In the early evening, the parents arrived with the father quickly leaving. The mother then took a rodent and flew back and forth along the top of the school, stopping on drain pipes and air conditioners to attract the fledgling back to the school. The fledgling soon took the hint to come north back to the school flying over Houston Street.
The fledgling crossed the road, but couldn’t gain any height nor could it find a landing spot on the school. It tired to grab the corner of the building but it ended up gliding into the street. Luckily, we had two quick thinking hawk watchers at the site. Edwin who stopped traffic and Adam who picked up the bird.

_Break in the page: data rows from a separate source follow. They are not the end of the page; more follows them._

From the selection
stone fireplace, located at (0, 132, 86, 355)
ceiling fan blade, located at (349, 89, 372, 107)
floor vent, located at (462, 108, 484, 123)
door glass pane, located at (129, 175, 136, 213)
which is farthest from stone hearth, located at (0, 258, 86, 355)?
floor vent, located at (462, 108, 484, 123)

Then it got difficult. A crowd had formed and followed Adam Welz, who had picked up the hawk. Luckily, Adam has experience with raptors where he lives in South Africa.
He needed a safe space to release the hawk, but people were crowding him and touching the hawk upsetting it. He couldn’t release it on the ground, and had nowhere to put it. As I went to get a cardboard box, a housing authority policeman came and took the hawk away in an animal carrier.
This nest is surely at a difficult site. Let’s hope the policeman took the hawk to a proper facility and it gets to a rehabilitator, who can return it to the site.
As dusk fell, the mother stayed on a lamp post looking for her fledgling until it got dark, and she roosted in a nearby tree for the evening.
Update: The bird is safely with its siblings, in Bobby Horvath’s care.